The term "suburb" became less and less useful in describing what was taking place on the urban fringe. The former bedroom communities that provided workers for the central cities were increasingly self-sufficient, attracting a bulk of the new jobs and many new business establishments, as well as cultural and recreational activities once reserved for downtown. By the 1980s, many former suburbs no longer depended on core cities. Commentators and scholars began to replace the old notion of suburbia with newer ideas—out towns, mall-towns, edge cities, and technoburbs.

From the mid-1930s onward, suburban communities themselves underwent physical changes and increasingly were planned, as Michael Berger suggested, “with the assumption that the car would be the major mode of transportation for their inhabitants.” The new highways as well as other technologies—septic tanks, longer range electrical transmission lines, and power-driven water pumps—made it practical for developers to buy up farmland for new subdivisions at great distances from metropolitan centers. Newer suburban communities also were designed for automobiles with stores, schools, churches, and recreational and cultural centers geared toward motorized transportation, not pedestrians—drive-in markets, drive-in movies, drive-in churches.

**Description of the task**
Please quote the suburbs passage from "From the mid-1930s" to "movies, drive-in churches.". Rely only on the suburbs passage above and on nothing else.

**Excerpted records**
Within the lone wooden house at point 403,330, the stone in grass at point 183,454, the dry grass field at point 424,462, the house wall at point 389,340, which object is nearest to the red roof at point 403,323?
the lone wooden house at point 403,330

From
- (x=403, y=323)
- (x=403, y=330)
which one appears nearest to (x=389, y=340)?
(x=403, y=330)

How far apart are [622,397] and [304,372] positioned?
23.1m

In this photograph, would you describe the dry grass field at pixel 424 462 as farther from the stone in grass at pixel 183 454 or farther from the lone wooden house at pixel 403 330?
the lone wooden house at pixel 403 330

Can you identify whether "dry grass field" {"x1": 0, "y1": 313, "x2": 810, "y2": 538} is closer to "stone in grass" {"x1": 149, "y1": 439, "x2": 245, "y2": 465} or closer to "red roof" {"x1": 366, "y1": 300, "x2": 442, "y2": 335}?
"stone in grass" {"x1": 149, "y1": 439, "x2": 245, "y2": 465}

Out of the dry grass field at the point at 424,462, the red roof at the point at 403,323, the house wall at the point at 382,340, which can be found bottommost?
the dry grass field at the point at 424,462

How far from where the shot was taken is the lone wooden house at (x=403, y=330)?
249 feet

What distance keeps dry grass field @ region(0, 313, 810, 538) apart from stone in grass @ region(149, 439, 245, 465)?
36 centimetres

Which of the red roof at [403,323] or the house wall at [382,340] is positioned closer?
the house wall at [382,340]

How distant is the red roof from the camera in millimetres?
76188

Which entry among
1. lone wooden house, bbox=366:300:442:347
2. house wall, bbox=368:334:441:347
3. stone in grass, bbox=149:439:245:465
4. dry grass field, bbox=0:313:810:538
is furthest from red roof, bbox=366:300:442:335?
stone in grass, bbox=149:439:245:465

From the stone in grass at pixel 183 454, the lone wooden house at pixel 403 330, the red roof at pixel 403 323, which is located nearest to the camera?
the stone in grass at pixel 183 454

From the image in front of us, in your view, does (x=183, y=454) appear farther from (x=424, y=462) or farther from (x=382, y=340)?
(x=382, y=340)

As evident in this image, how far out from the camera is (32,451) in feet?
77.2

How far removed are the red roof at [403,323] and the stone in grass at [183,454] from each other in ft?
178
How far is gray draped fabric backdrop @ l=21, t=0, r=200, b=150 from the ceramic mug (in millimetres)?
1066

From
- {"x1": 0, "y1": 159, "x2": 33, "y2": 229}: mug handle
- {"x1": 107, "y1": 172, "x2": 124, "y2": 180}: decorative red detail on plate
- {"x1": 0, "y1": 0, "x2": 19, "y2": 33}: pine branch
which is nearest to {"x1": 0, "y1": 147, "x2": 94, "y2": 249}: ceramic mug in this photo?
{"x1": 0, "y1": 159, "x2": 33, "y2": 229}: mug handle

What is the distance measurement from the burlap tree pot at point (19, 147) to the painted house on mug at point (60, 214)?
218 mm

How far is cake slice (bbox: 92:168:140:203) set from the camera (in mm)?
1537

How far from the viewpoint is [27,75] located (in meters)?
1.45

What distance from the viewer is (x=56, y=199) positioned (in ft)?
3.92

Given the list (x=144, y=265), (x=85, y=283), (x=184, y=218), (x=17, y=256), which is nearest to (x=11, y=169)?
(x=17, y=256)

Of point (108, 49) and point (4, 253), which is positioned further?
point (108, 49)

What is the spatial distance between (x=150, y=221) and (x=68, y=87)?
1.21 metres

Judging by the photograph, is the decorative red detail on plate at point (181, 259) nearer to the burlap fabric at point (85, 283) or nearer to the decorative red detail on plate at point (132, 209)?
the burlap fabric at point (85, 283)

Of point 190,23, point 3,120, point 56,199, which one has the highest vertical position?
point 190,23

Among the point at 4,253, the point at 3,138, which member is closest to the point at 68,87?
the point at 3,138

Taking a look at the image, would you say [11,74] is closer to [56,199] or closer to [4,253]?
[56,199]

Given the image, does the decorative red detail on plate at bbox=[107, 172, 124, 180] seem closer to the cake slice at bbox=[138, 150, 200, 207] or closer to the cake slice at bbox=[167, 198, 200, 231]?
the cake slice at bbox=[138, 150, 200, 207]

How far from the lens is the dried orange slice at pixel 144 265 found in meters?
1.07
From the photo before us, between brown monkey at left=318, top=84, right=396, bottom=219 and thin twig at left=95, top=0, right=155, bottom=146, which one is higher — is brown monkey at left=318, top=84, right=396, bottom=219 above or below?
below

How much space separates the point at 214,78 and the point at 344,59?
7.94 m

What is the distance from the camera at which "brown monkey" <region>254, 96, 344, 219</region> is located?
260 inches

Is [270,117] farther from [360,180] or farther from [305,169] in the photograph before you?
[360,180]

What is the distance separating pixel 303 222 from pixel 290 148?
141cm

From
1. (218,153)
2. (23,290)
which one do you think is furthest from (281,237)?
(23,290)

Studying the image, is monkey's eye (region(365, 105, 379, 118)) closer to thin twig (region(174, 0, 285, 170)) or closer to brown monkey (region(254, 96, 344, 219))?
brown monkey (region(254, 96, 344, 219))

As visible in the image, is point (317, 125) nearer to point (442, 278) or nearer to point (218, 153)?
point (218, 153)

**The output**
From the mid-1930s onward, suburban communities themselves underwent physical changes and increasingly were planned, as Michael Berger suggested, “with the assumption that the car would be the major mode of transportation for their inhabitants.” The new highways as well as other technologies—septic tanks, longer range electrical transmission lines, and power-driven water pumps—made it practical for developers to buy up farmland for new subdivisions at great distances from metropolitan centers. Newer suburban communities also were designed for automobiles with stores, schools, churches, and recreational and cultural centers geared toward motorized transportation, not pedestrians—drive-in markets, drive-in movies, drive-in churches.